***** Texte source *****

La mosaïque des sous-sols est à la fois facile et compliquée à saisir. Disons, grosso modo que le Massif Armoricain avec ses roches éruptives, gneiss, micaschistes, granits et orthogneiss forme la base mère à l’ouest, dans le Nantais comme dans l’Anjou alors que le fameux tuffeau, le calcaire (prolongement du Bassin Parisien), les argiles à silex et autres graves fines assurent aux cépages plantés du côté de Saumur, de la Touraine, comme du centre Loire à Sancerre, Menetou-Salon, Pouilly-Fumé et Quincy, de solides assises assurant des clartés d’expressions uniques, découpées au scalpel. Le plus fascinant demeure encore et toujours la recherche de ce point d’équilibre où les maturités phénoliques s’obtiennent sans que les vins n’aient à souffrir de titres alcoométriques susceptibles de vous plomber les ailes et vous piétiner le cerveau. D’où cet indice BPDB élevé.
Et le melon de Bourgogne là-dedans ?
À titre de Chevalier du Chapitre des Entonneurs Rablaisien de Chinon (section cabernet franc) et de Compagnon du Beaujolais (section gamay), j’aspire secrètement depuis des lustres (un lustre est l’équivalent de 5 ans selon la société antique) - sans toutefois tout à fait oser sortir du placard par peur de me voir traité d’avant-gardiste par certain -, à la distinction « BPDB melon de Bourgogne » dont la prononciation seule ruisselle à mes oreilles comme de la joie pure embouteillée. Et de la joie pure embouteillée, Mesdames et Messieurs, nous en avons bien besoin par ces temps chaotiques que nous vivons !

***** Données fournies *****

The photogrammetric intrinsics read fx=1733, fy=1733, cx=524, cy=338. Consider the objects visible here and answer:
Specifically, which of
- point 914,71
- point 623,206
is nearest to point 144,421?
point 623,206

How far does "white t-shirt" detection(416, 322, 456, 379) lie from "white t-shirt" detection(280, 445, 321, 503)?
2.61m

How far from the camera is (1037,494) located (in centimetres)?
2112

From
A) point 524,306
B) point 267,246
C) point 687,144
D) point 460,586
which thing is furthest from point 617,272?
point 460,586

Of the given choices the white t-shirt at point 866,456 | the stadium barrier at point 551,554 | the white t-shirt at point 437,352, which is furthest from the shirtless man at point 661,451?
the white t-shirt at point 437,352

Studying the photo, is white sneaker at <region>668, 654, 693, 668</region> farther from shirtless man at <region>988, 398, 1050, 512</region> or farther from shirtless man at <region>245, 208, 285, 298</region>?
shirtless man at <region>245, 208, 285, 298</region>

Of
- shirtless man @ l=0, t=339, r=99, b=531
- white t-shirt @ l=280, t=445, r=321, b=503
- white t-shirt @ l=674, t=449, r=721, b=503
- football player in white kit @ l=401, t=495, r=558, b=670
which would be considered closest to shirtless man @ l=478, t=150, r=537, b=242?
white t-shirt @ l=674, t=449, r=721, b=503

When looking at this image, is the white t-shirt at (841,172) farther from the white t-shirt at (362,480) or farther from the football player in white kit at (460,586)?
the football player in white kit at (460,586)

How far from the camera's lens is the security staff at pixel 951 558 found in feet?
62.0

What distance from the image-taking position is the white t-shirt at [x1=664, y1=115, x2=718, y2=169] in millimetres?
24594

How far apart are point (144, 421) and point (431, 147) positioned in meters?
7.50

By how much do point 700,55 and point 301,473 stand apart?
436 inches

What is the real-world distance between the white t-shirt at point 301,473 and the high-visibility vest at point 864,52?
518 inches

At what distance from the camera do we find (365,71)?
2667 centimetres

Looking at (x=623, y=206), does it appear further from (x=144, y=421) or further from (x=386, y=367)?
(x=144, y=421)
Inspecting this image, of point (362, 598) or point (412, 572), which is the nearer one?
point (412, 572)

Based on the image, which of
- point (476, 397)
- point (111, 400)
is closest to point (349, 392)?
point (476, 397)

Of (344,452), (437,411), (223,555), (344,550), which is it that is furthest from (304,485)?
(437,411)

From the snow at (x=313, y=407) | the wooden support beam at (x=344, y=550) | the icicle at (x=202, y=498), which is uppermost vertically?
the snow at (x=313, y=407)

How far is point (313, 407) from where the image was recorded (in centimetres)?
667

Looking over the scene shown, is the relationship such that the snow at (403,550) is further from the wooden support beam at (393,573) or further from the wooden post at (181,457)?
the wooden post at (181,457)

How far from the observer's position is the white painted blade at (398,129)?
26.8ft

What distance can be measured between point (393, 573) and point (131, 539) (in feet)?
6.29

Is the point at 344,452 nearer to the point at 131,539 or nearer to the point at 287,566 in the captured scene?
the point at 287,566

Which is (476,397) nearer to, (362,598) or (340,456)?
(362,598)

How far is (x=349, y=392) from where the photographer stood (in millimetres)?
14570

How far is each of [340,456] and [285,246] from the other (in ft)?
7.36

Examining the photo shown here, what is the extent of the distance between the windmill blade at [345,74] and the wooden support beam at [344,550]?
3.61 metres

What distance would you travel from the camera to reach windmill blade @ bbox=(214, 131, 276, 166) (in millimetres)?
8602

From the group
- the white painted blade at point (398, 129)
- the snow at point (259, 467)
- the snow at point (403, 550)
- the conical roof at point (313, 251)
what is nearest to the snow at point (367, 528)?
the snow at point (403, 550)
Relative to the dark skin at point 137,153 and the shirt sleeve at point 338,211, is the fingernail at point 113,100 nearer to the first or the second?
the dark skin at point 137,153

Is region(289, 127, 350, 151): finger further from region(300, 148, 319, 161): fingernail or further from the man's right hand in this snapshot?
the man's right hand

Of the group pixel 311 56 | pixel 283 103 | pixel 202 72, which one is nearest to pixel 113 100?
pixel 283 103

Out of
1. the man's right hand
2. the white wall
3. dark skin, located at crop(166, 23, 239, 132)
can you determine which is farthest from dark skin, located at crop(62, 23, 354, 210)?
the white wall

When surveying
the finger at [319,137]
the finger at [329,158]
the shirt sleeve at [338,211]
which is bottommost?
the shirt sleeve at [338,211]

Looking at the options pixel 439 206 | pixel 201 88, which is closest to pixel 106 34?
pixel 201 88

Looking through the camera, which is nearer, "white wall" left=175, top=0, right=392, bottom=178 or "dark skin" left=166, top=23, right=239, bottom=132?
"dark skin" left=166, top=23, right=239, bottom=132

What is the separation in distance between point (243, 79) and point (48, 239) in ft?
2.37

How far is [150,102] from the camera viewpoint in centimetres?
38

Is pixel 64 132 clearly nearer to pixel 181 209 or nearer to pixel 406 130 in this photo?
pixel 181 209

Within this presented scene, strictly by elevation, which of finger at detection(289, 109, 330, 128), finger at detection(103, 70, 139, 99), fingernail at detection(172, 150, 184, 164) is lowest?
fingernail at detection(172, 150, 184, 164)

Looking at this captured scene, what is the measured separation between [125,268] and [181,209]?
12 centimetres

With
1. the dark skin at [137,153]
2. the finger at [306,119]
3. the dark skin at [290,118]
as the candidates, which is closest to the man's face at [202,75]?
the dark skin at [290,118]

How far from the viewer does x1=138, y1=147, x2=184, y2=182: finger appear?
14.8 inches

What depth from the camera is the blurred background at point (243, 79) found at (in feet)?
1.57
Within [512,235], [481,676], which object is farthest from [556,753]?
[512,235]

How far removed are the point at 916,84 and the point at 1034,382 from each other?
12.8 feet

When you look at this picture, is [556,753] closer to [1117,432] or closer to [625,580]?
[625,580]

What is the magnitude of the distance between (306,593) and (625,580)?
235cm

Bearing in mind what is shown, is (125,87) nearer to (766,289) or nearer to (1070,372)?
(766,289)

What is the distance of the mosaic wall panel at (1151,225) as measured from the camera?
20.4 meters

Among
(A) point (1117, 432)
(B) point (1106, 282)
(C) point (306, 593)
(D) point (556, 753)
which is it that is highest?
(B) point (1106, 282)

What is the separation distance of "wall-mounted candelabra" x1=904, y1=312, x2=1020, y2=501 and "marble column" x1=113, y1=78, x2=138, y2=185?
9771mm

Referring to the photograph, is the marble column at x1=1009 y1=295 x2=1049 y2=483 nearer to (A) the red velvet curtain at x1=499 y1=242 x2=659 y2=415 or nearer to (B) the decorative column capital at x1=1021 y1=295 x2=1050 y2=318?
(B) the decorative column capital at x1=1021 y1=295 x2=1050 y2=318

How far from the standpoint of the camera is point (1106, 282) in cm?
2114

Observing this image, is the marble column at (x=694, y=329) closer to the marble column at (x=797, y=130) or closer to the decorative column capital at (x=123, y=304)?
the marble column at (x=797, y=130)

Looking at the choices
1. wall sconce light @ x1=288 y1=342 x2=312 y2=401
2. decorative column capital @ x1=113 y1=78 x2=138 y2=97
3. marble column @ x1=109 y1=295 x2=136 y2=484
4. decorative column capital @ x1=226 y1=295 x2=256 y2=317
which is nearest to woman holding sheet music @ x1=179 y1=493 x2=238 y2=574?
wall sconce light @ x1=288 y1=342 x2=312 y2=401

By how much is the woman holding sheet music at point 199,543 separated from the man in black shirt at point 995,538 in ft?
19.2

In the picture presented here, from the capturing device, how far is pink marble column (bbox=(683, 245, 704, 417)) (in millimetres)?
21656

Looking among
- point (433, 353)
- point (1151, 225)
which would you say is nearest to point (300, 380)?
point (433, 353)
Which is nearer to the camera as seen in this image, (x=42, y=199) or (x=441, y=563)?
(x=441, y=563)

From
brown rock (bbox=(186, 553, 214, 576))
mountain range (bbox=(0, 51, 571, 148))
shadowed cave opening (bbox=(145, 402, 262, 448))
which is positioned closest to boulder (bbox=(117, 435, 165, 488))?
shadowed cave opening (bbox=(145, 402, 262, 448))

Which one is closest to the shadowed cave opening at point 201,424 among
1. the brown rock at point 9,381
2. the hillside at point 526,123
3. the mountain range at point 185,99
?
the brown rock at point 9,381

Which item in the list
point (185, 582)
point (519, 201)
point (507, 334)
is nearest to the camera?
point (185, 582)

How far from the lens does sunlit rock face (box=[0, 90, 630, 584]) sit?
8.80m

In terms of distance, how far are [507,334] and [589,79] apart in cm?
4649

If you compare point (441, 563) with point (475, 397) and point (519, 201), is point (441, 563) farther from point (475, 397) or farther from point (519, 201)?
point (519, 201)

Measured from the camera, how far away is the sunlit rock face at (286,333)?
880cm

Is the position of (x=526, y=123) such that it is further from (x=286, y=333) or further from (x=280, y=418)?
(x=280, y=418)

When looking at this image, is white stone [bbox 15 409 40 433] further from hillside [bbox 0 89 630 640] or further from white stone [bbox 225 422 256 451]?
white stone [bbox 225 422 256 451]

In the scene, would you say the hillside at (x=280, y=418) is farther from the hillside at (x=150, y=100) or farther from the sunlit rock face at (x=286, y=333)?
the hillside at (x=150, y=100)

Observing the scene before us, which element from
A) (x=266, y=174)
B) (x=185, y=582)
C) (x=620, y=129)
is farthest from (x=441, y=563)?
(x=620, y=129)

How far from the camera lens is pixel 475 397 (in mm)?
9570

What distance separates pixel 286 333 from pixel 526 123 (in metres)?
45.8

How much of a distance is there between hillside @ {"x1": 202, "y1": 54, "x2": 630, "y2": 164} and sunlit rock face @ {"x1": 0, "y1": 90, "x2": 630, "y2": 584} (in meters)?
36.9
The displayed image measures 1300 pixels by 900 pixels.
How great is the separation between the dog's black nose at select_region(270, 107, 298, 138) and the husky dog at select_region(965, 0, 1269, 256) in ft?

*****

Consignes:
(a) Extrayez des enregistrements ci-dessus chaque ligne qui contient le mot « music ».
(b) Pouvez-vous écrire la suite du texte sur les vins de Loire, en reprenant après sa dernière phrase ?

Réponses attendues:
(a)
which is nearest to woman holding sheet music @ x1=179 y1=493 x2=238 y2=574?
By how much is the woman holding sheet music at point 199,543 separated from the man in black shirt at point 995,538 in ft?

(b)
J’avais fait il y a un quart de siècle quelques incursions en Muscadet. Une région encore « ensommeillée » mais dont je pressentais un réel potentiel en savourant les cuvées de vignerons à mon sens encore trop peu connus. J’avais l’impression paradoxale d’une léthargie dans un coin de pays où l’expression du cépage roi melon de Bourgogne avait tout ce qu’il fallait pour fouetter les troupes, ne serait-ce qu’en raison de cette acidité jubilatoire à vous faire briller l’émail des dents. Ces Guy Bossard, Günther-Chéreau mère et fille, Jo Landron, Luneau-Papin, Ragotière et autre Grenaudière. La proverbiale générosité des vignerons avait fait en sorte que je puisse méditer alors des 1939, 1945, 1955 et autres 1961 tout simplement mémorables. Le temps ici prenait son temps.
Une récente visite en 2024 confirmait non seulement que le muscadet, en raison du bouleversement climatique déjà à l’œuvre, s’inscrit parfaitement dans son époque en raison de sa proverbiale fraîcheur naturelle mais que les séjours sur lies - qui parfois atteignent plus de 50 mois (!) - trouvent dorénavant un équilibre, voire une maîtrise dans l’exécution qui atteint des sommets. C’est avec les muscadets du Domaine de la Pépière (crus Gorges, Pépière, Clisson), et ceux du Domaine Jérémie Huchet (cru Château Thébaud, Goulaine, Clisson) mais encore et surtout avec le topissime Jo Landron au Domaine du Breuil (cru La Haye Fouassière) que j’ai tout de suite compris que le muscadet s’inscrivait désormais parmi les grands vins blancs de la planète vin. Et que de progrès accomplis avec ça !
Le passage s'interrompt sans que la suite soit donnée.